In what follows, educators and researchers in a variety of fields offer their views on how we might improve our efforts to understand the impact of higher education. In contrast to the current emphasis on psychometrics, the authors of the following chapters suggest methods that allow for a consideration of the personal changes that occur as students make progress toward the goal of becoming educated. Each contributor offers faculty, staff, and those who work in student development the means by which to explore how a college education affords students a chance to develop a new set of traits and characteristics.

Between the covers of this volume, you will find the perspectives and methods of sociologists, psychologists, an anthropologist, a political scientist, an occupational therapist, a community organizer, and higher education specialists. From their different disciplines, each contributor moves us in the direction of understanding the broad and long-ranging effects of becoming a college graduate.

Chapter Outline

In Chapter 1, I describe the cultural context that gives shape to our efforts when it comes to assessing students. I discuss the historical forces that moved staff and faculty members to focus narrowly on cognitive outcomes. I conclude by suggesting that the focus on learning has kept us from undertaking a broader assessment of the college experience.

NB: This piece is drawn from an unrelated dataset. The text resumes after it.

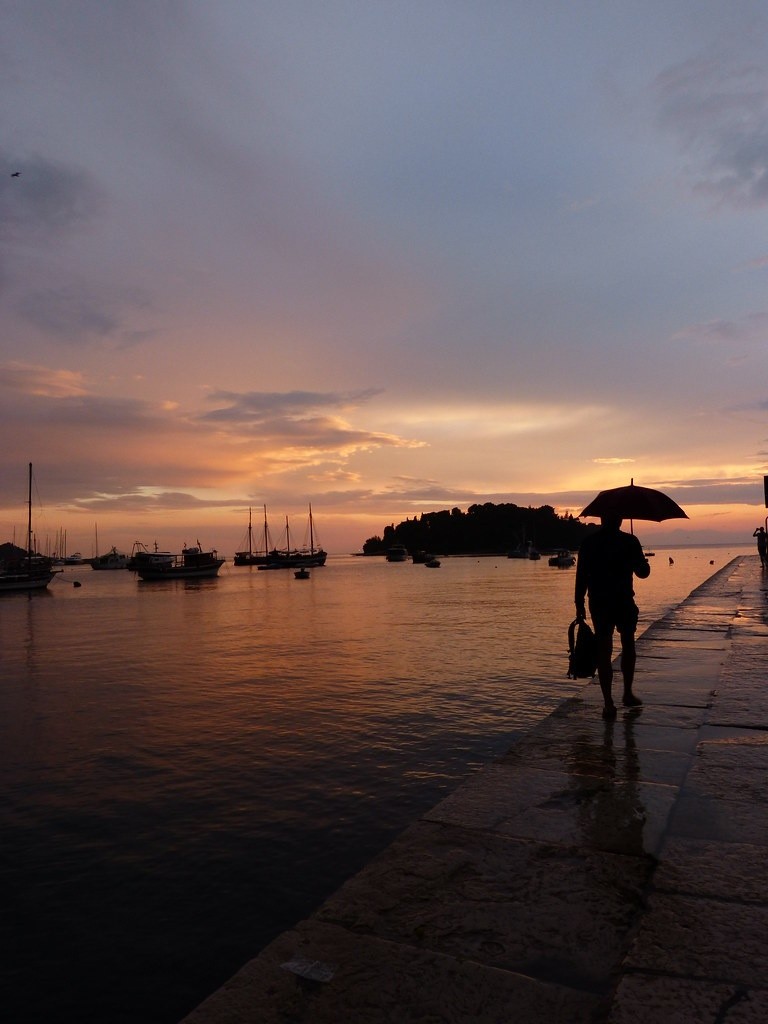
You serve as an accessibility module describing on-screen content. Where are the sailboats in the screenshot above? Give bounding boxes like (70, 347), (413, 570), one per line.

In Chapter 2, Dan P. McAdams and Jennifer Guo raise a question that students ought to have an occasion to address, namely, How Shall I Live? McAdams and Guo offer the steps to conducting a narrative interview as a way to allow students to reflect upon the nature of the time they spend in college. They suggest that we should create a way for students to reflect upon the process of developing a meaningful life story. McAdams serves as director of the Foley Center for the Study of Lives, an organization that provides resources to those interested in the measures that individuals use to craft life stories out of their experience.